Ich glaube das liegt daran das Aion für viele vorweg das Beste MMO aller zeiten war, hype mässig.. nur wegen der Grafik die halt nix über den dann mangelnden inhalt aussagte bei erscheinen, Hype welle vorbei.. kacknoobs die gierig Aion spielen wollten sauer, massenselbstmord, vögel fallen vom himmel und.. aeh falscher film... naja - generel wird war auch immer genannt wenn man sagt cooles pvp, immer mit dem anhang dahinter das war aber gefloppt ist ^^ ist einfach so... und Aion ist halt gerade daher das es so asiatisch ist natürlich gleich in die vorurteil F2P grinder schublade geschoben worden (ich weiß es ist net F2P) das macht es aber eben noch leichter es als schlechtes beispiel zu nennen^^ weils iwi son Klische ist was aion voll erfüllt hat.


----------



## fereman (5. Juni 2011)

KillerBee666 schrieb:


> Ich glaube das liegt daran das Aion für viele vorweg das Beste MMO aller zeiten war, hype mässig.. nur wegen der Grafik die halt nix über den dann mangelnden inhalt aussagte bei erscheinen, Hype welle vorbei.. kacknoobs die gierig Aion spielen wollten sauer, massenselbstmord, vögel fallen vom himmel und.. aeh falscher film... naja - generel wird war auch immer genannt wenn man sagt cooles pvp, immer mit dem anhang dahinter das war aber gefloppt ist ^^ ist einfach so... und Aion ist halt gerade daher das es so asiatisch ist natürlich gleich in die vorurteil F2P grinder schublade geschoben worden (ich weiß es ist net F2P) das macht es aber eben noch leichter es als schlechtes beispiel zu nennen^^ weils iwi son Klische ist was aion voll erfüllt hat.



ich finde aion nicht zu extrem asiatich vom style her.das einzige extrem asiatische sind die ruestungen der frauen.der rest geht so.grafisch topt aion alles...vor allem mit der neuen engine...sieht bombe aus.wie gesagt aion hat sich extrems verbessert.hast viele quest,verdienst gut kinah und musst bis jetzt(lvl 32)nicht grinden und hast ein volles questlog....mir gefaellts extrems gut so wies ist.optisch wie gesagt gibt es kein schoeneres mmo immo.


----------



## Jerx (5. Juni 2011)

Also ich hab auch Aion gespielt und muss sagen am Anfang hat es mir sehr sehr gut gefallen.

Nur nach ner gewissen Zeit, so finde ich, war es nur noch sinnfreies gegrinde um an eps zu kommen und naja das war dann langweilig.

[Umriss-Einträge]
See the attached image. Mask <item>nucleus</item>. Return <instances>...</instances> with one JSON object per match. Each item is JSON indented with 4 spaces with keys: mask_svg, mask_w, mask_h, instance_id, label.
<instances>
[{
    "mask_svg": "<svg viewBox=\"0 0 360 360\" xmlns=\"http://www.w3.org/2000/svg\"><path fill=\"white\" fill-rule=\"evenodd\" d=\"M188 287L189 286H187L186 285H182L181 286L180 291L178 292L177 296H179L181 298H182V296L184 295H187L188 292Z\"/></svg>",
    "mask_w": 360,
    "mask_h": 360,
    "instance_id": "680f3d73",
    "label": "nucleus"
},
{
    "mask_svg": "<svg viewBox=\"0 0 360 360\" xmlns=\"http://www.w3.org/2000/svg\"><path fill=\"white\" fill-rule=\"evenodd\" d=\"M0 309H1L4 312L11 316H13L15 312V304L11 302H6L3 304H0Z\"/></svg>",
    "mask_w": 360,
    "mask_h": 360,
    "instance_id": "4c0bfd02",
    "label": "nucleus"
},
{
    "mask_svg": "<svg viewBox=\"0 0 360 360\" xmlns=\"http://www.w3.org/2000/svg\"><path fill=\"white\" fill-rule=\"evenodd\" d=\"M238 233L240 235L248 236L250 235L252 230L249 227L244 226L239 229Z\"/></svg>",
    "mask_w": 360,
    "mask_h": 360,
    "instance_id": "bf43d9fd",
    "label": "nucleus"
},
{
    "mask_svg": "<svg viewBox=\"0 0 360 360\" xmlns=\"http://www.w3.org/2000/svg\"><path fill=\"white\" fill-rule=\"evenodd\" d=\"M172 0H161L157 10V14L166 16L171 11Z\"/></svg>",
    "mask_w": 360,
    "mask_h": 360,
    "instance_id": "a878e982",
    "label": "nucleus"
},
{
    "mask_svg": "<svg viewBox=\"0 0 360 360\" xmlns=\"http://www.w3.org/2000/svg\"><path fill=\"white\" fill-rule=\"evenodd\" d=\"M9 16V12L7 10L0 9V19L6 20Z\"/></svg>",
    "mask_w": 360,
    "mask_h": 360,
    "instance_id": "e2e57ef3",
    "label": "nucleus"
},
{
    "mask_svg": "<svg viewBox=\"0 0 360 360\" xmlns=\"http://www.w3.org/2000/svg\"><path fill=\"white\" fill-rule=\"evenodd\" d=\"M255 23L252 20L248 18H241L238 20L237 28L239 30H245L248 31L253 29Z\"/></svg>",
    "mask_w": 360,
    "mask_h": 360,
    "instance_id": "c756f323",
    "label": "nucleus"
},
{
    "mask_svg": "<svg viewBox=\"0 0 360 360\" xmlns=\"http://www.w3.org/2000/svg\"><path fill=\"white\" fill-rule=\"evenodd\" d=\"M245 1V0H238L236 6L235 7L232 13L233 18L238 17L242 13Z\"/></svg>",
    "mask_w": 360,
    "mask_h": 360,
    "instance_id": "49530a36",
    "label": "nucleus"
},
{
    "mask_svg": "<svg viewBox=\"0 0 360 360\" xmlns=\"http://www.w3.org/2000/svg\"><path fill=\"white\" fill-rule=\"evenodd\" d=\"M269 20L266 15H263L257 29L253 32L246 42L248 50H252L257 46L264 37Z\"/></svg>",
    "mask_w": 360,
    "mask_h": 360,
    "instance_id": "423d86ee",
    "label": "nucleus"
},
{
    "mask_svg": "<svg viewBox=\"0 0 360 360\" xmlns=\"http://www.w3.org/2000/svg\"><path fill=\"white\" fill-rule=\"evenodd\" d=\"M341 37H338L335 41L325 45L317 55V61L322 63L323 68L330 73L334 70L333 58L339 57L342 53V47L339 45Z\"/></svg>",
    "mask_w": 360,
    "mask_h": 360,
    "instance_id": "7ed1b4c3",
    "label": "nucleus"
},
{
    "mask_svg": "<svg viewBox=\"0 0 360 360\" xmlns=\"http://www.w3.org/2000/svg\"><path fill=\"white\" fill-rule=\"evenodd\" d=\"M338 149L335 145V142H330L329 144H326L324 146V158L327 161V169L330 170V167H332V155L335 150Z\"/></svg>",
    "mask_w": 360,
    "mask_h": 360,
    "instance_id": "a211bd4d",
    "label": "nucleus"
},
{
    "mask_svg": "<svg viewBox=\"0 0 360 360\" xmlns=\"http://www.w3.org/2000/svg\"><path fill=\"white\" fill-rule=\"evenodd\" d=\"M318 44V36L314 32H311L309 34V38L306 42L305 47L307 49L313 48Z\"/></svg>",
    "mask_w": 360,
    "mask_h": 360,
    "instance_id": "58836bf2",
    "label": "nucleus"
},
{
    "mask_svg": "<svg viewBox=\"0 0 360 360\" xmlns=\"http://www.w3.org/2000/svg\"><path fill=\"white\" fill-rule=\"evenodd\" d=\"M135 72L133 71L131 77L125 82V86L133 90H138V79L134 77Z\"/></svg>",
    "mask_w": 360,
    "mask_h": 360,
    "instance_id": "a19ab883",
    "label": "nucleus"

_AUFGABENTEILE_:
1 – Stimmen diese Aussagen mit dem Textauszug überein? Antworte jeweils mit Ja oder Nein und zitiere wörtlich die Worte, die den Ausschlag geben.
(a) fereman hält nur die Rüstungen der Frauen für extrem asiatisch.
(b) fereman musste bis Level 32 viel grinden.
(c) Jerx hat Aion am Anfang nicht gefallen.
2 – Tippe aus dem Textauszug den Abschnitt von „ich finde aion“ bis „war dann langweilig.“ buchstabengetreu ab.
Die Einträge werden hier nicht gebraucht.

_LÖSUNGEN_:
1 –
(a) Ja: „das einzige extrem asiatische sind die ruestungen der frauen“
(b) Nein: „musst bis jetzt(lvl 32)nicht grinden“
(c) Nein: „am Anfang hat es mir sehr sehr gut gefallen“

2 –
ich finde aion nicht zu extrem asiatich vom style her.das einzige extrem asiatische sind die ruestungen der frauen.der rest geht so.grafisch topt aion alles...vor allem mit der neuen engine...sieht bombe aus.wie gesagt aion hat sich extrems verbessert.hast viele quest,verdienst gut kinah und musst bis jetzt(lvl 32)nicht grinden und hast ein volles questlog....mir gefaellts extrems gut so wies ist.optisch wie gesagt gibt es kein schoeneres mmo immo.


----------



## Jerx (5. Juni 2011)

Also ich hab auch Aion gespielt und muss sagen am Anfang hat es mir sehr sehr gut gefallen.

Nur nach ner gewissen Zeit, so finde ich, war es nur noch sinnfreies gegrinde um an eps zu kommen und naja das war dann langweilig.